If CONFIG_GROUP_SCHED is set, then the following configuration choices apply:
- CONFIG_FAIR_GROUP_SCHED determines whether group scheduling applies to the SCHED_NORMAL and SCHED_BATCH policies.
- CONFIG_RT_GROUP_SCHED applies group scheduling the SCHED_FIFO and SCHED_RR policies.
- Group scheduling allows one of the following group configuration methods that applies to all selected policies:
- CONFIG_USER_SCHED groups tasks by User ID.
- CONFIG_CGROUP_SCHED uses the “cgroup” pseudo file-system as a mechnism for configuring task groups.
The Documentation/scheduler/sched-design-CFS.txt file explains how a system administrator can modify the behavior of CFS using either of the above methods. Both solutions have their good and bad points, and both can be a challenge to implement.
User ID Groups
With the User Id method, the kernel creates a /sys/kernel/uids directory. In this directory, which is actually a kobject, there is a method for each uid that lets you set the CPU share for each uid. The default CPU share is 1024. Increasing the value gives the user a bigger share of the CPU resources. From the kernel code, it appears that CFS uses the real User ID, and not the effective User ID.
The advantage of User ID groups is that it applies to every task started by that uid. The quirky part is that something running as setuid will still run as the real uid, while have the permissions of the euid. The drawback is that the kernel generates the /sys directory at boot time. Consequently, a script would have to be run at the end of the boot process, to set the values for each uid.
Scheduling with cgroups
I checked Ubuntu 9.10, openSUSE 11.1, and Fedora 11. Each of this distros has CONFIG_CGROUP_SCHED set. Yet, not one created the /dev/cpuctl director, nor did they mount the cgroup file-system on any other mount point. I see two major problems with cgroups as a group scheduling method:
- The /dev directory uses the tmpfs pseudo file-system, and the udevd daemon generates the contents. Consequently, the instructions referenced in sched-design-CFS.txt would have to be in a script run after each boot.
- While you can create separate groups with the /dev/cpuctl directory, you still have to save the PID of each process to the /dev/cpuctl/
/tasks file. This means that every process would have to be scripted to insert its PID into the proper group. - The good news is that upon termination of the process, the kernel removes the PID from the group.

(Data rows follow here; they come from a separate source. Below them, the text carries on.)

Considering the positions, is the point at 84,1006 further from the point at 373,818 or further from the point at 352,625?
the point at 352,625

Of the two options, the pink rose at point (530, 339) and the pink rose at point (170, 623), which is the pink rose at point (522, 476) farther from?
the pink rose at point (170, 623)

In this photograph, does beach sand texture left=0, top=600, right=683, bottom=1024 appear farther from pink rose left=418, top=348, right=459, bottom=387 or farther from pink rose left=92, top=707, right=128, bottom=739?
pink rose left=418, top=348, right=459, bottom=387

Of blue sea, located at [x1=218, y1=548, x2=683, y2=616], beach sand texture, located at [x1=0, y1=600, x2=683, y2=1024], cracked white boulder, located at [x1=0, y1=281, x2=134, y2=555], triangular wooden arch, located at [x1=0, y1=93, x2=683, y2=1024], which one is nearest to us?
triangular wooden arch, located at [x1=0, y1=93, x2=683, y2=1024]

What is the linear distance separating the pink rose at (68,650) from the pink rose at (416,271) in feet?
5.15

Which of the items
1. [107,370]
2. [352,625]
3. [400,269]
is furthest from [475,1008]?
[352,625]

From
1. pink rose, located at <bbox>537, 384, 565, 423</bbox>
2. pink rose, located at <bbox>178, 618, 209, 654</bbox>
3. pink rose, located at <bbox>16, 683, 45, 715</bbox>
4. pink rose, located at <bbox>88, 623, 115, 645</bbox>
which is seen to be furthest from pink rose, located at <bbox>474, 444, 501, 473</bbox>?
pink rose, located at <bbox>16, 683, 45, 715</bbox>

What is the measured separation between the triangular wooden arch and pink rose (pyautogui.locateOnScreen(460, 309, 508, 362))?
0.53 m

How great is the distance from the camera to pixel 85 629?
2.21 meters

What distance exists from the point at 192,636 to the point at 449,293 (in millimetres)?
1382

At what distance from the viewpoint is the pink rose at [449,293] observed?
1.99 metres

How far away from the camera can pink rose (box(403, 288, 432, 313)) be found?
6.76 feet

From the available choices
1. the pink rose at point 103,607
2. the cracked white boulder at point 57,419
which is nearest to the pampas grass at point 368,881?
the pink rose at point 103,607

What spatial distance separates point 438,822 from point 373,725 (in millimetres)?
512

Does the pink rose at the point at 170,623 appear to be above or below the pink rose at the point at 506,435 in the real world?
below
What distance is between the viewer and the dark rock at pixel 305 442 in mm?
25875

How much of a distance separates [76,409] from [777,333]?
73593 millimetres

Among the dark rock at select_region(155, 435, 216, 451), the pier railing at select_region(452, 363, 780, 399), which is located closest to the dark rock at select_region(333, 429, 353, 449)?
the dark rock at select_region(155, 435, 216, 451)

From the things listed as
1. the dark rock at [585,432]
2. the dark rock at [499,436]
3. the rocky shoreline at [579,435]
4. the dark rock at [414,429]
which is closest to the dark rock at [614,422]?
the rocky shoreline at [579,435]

While it works, it means you have to create a boot script that creates the directory structure in /dev, and to define the CPU share for each group. You would also have to script every process to place it the correct group. Process that do not belong to any group still receive their default CPU share of 1024.
Summary
CFS represents a radical change from the previous schedule. Like all radical changes, it is going through a maturation process. Before expermenting with the scheduler parameters in /proc/sys/kernel, you should consider the following:
- Check the preemption configuration. The level of preemption has a tremendous impact of the latency of the kernel.
- Modifying the parameters in /proc/sys/kernel applies to every task.
- Although it is messy, consider using control groups as a way to modify the behavior of the scheduler. This gives you more granular control over the behavior of the scheduler.
Once I complete the upgrades to the lates release of the distros, I may experiment with the BFS scheduler. If I do, I will post my opinion.